▽
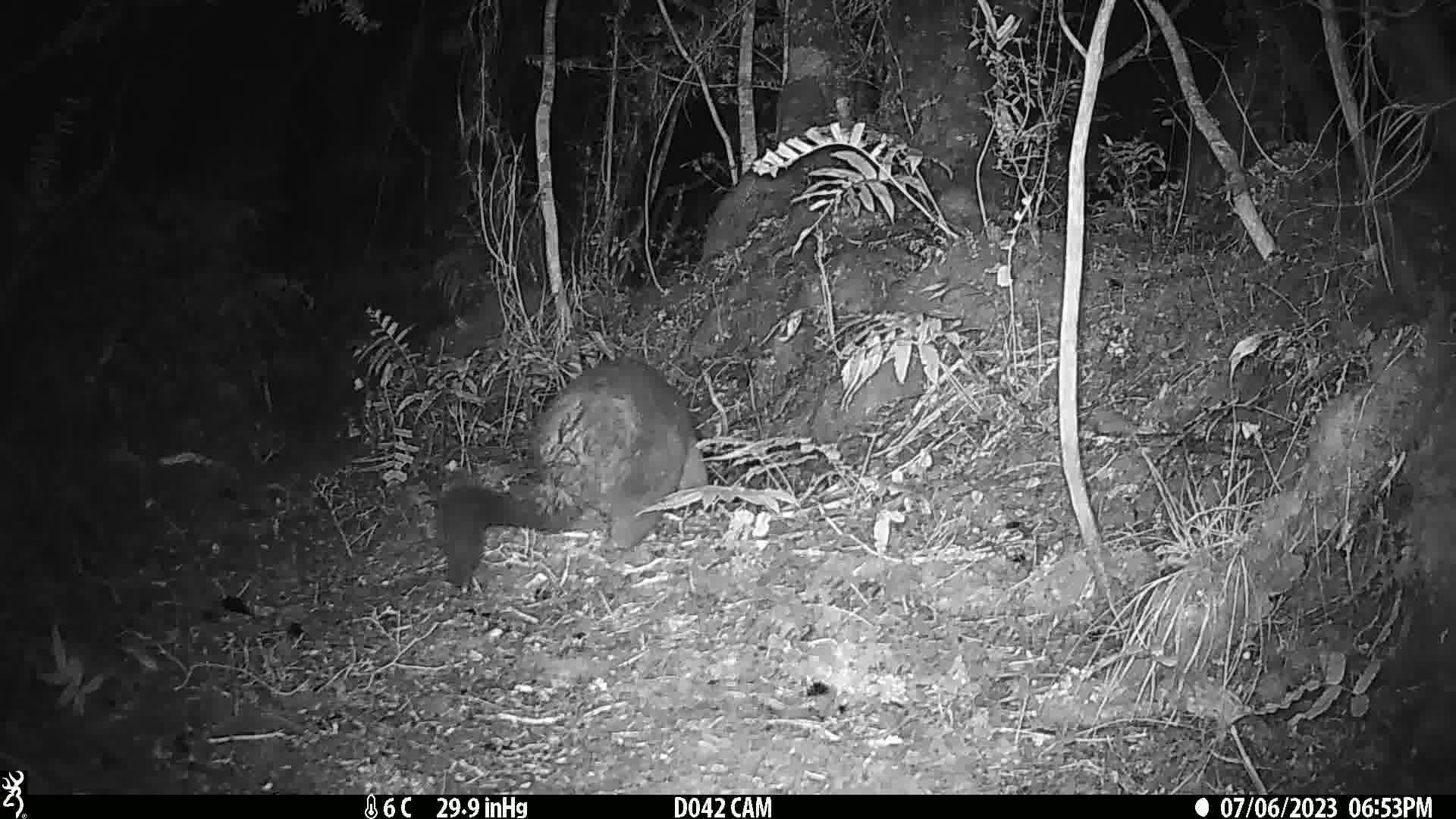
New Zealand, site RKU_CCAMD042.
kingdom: Animalia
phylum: Chordata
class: Mammalia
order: Diprotodontia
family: Phalangeridae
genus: Trichosurus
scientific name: Trichosurus vulpecula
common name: common brushtail possum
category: possum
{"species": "possum (common brushtail possum) (Trichosurus vulpecula)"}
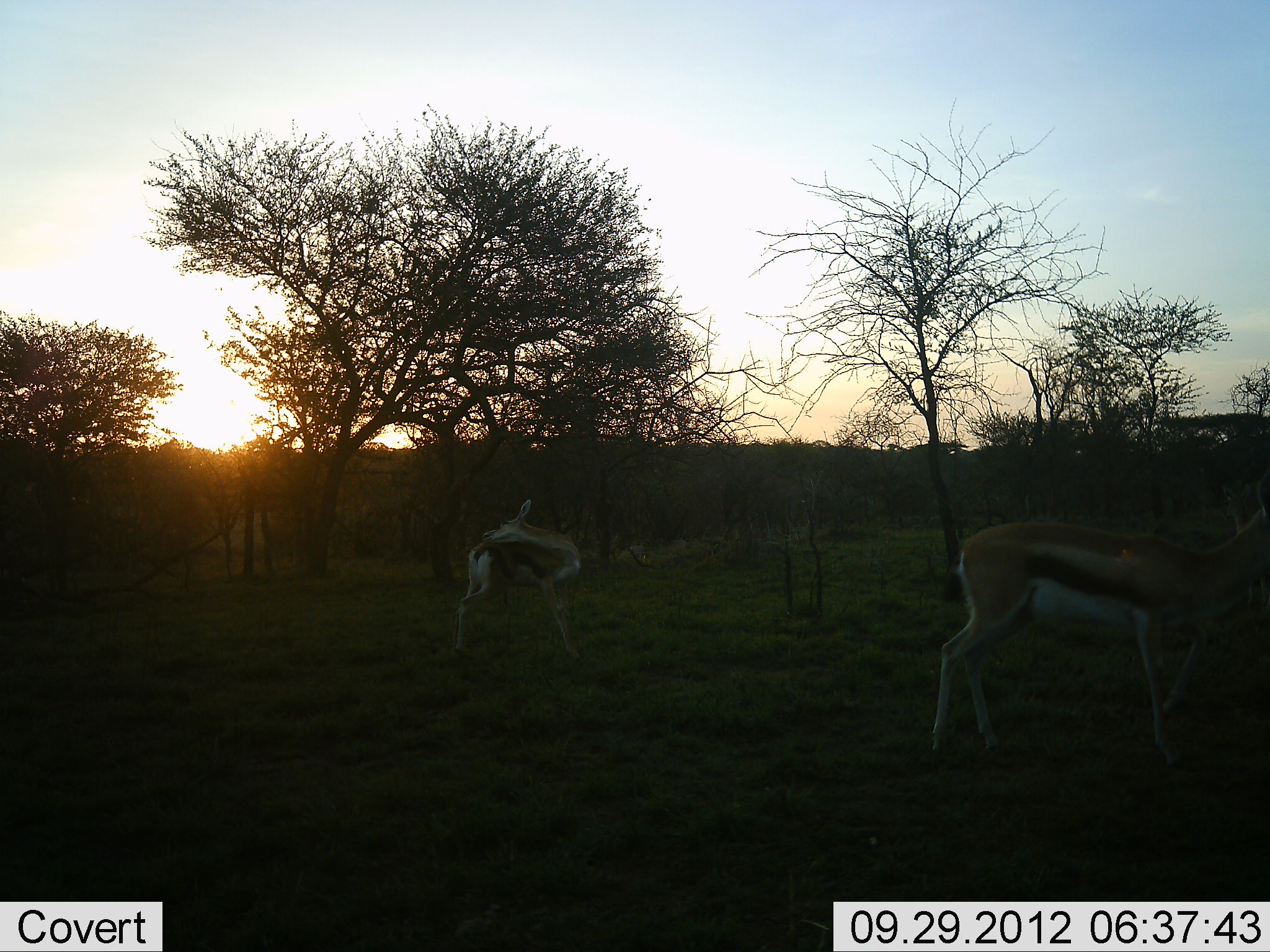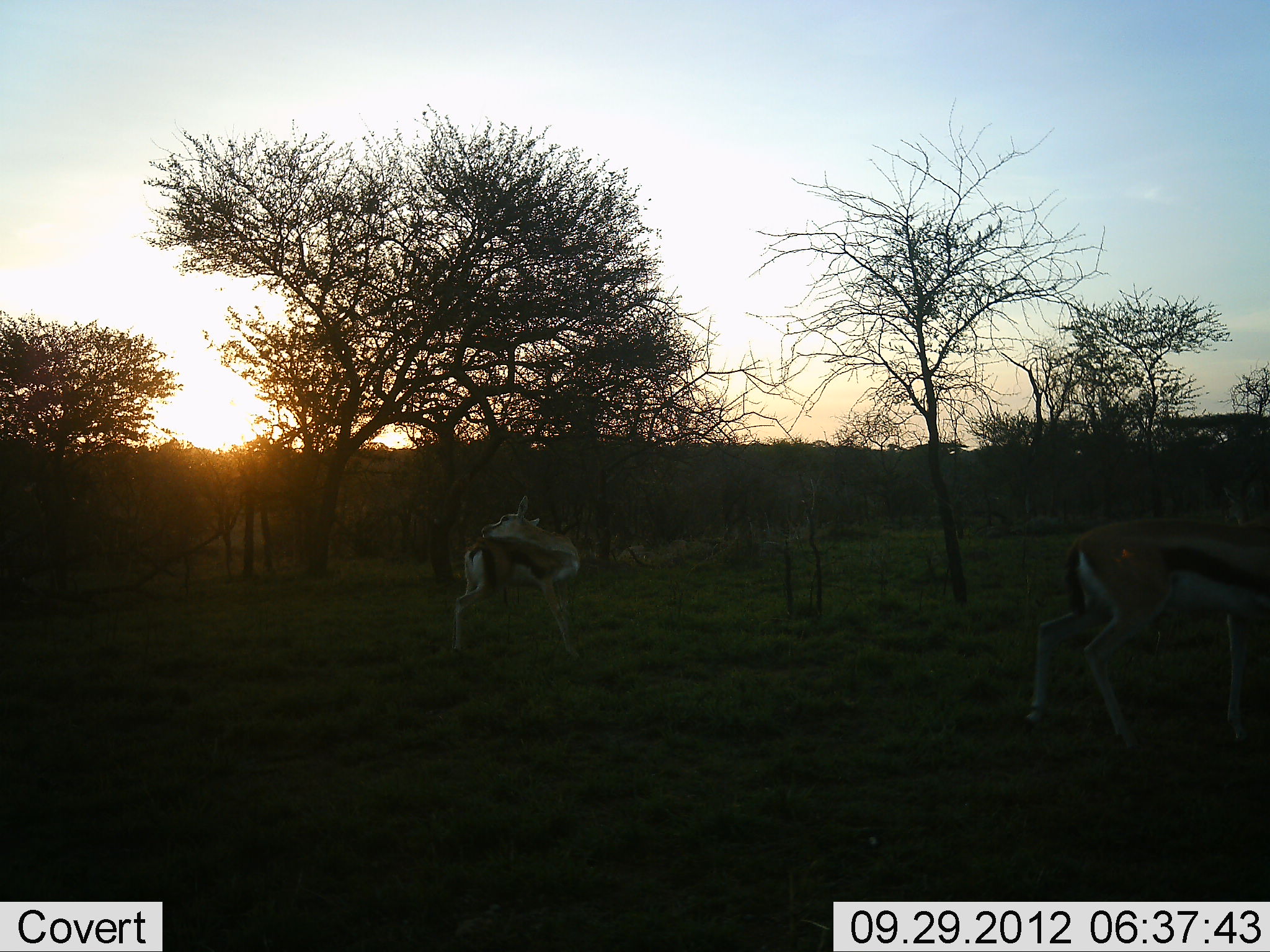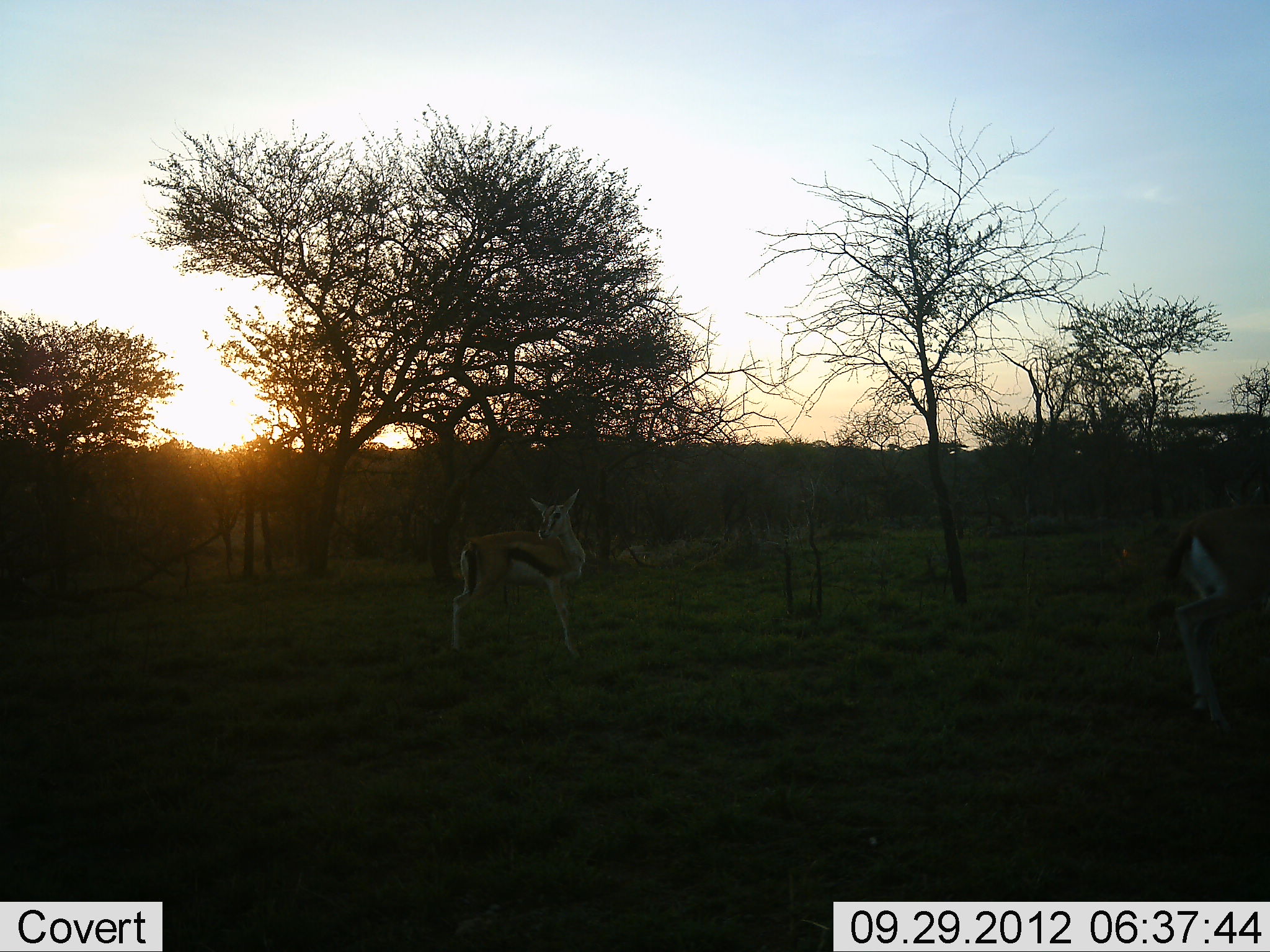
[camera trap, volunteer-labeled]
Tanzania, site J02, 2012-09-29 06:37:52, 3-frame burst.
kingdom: Animalia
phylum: Chordata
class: Mammalia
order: Artiodactyla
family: Bovidae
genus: Eudorcas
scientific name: Eudorcas thomsonii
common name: thomson's gazelle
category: gazellethomsons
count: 2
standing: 70%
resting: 10%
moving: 70%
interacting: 0%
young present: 0%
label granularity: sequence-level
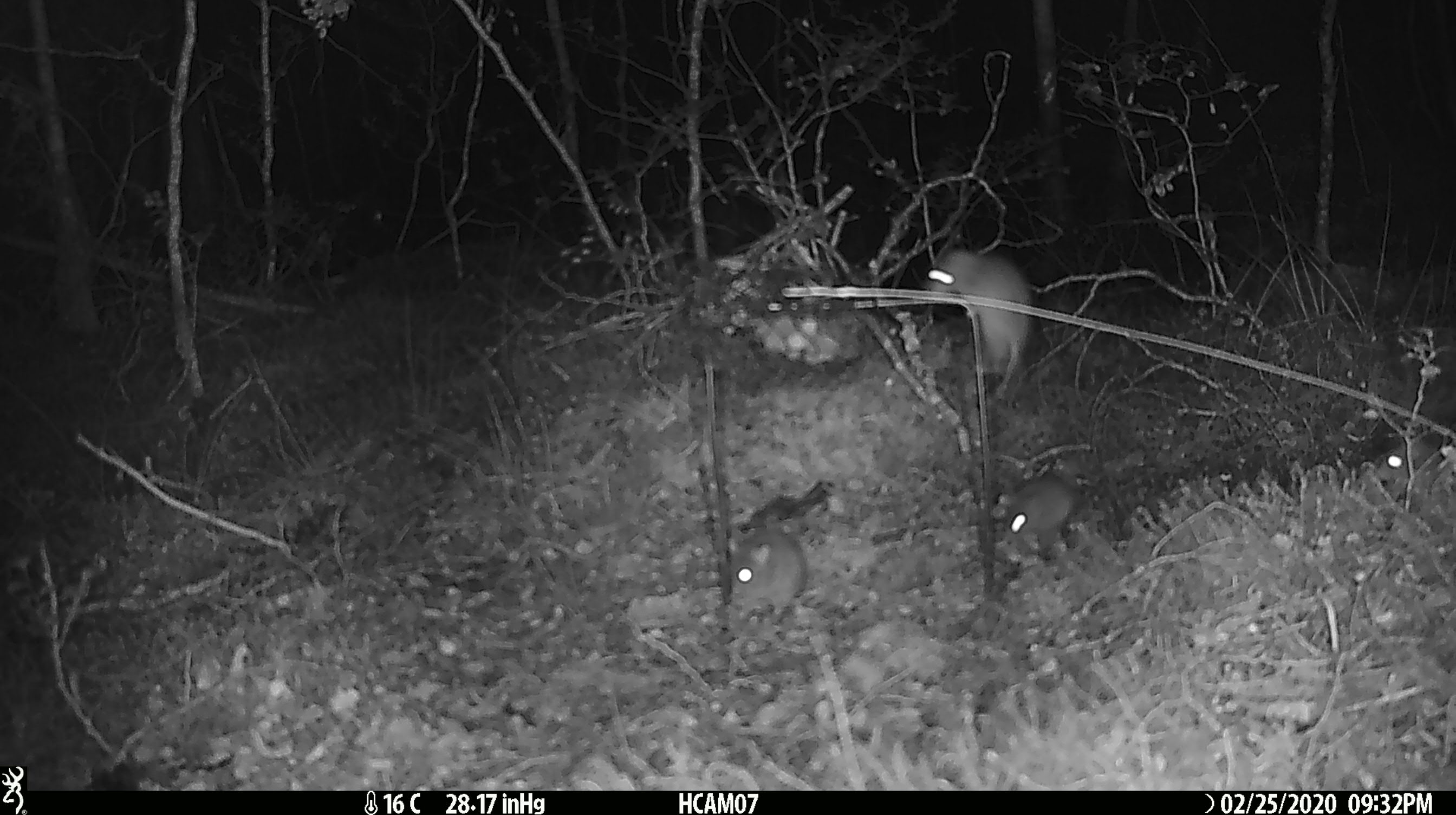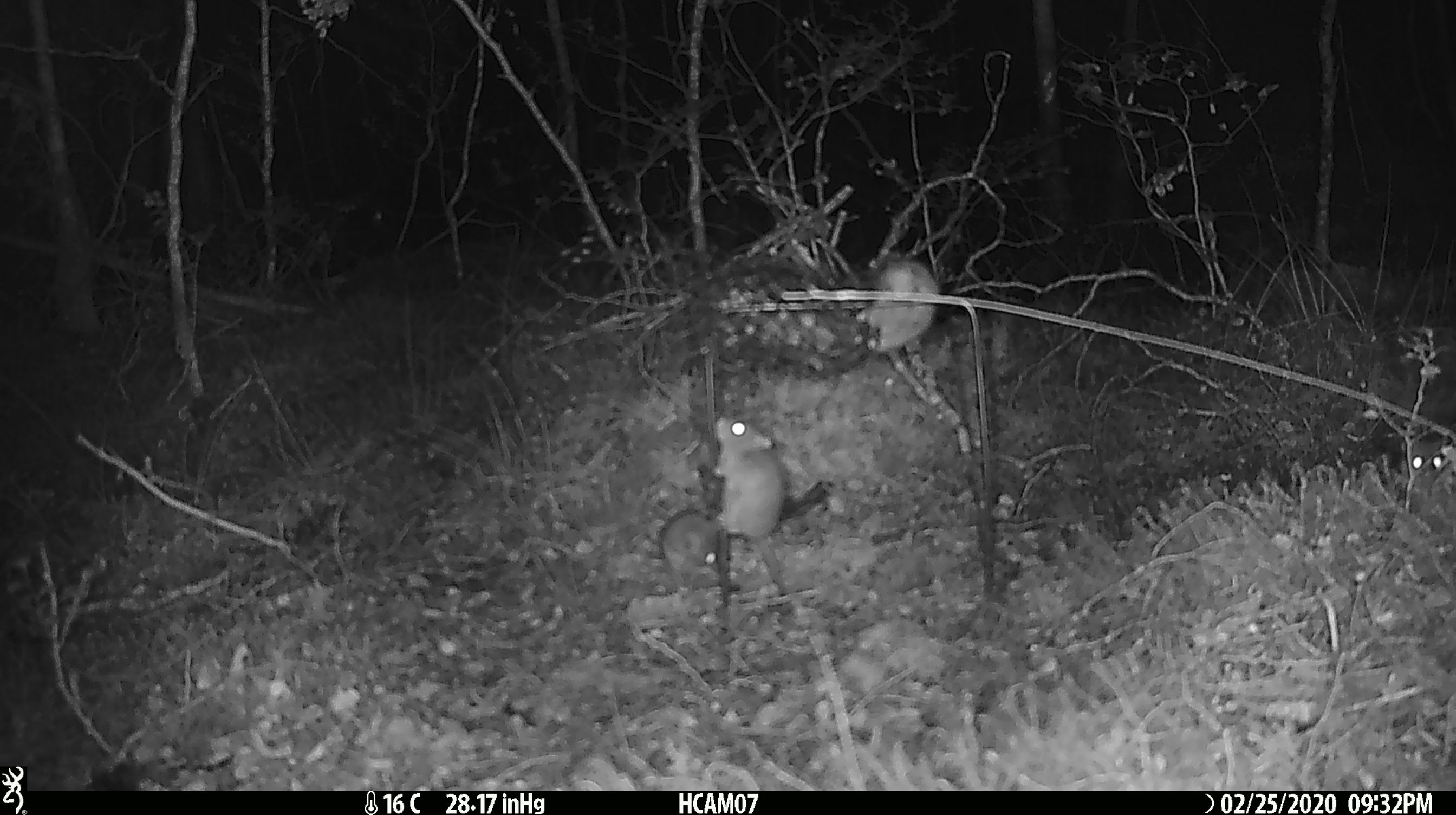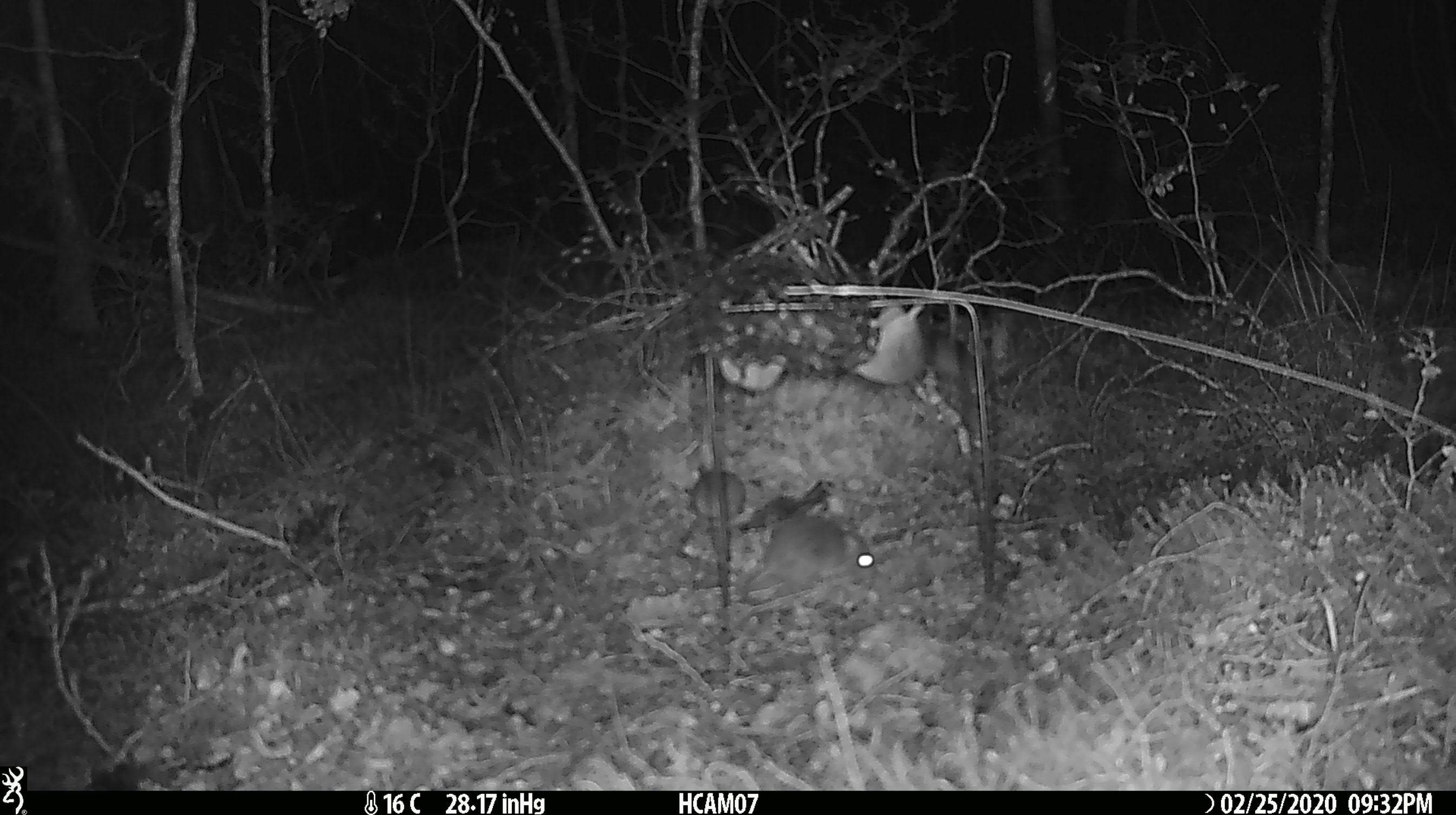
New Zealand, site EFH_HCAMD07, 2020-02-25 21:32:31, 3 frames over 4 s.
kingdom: Animalia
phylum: Chordata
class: Mammalia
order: Rodentia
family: Muridae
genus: Mus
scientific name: Mus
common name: mouse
Mouse (Mus).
△
*PROBLEM TO WORK ON:*
A line counts if it holds the word "site". How many lines of the entries count? Give the number only.

*OUTPUT FOR THIS TASK:*
3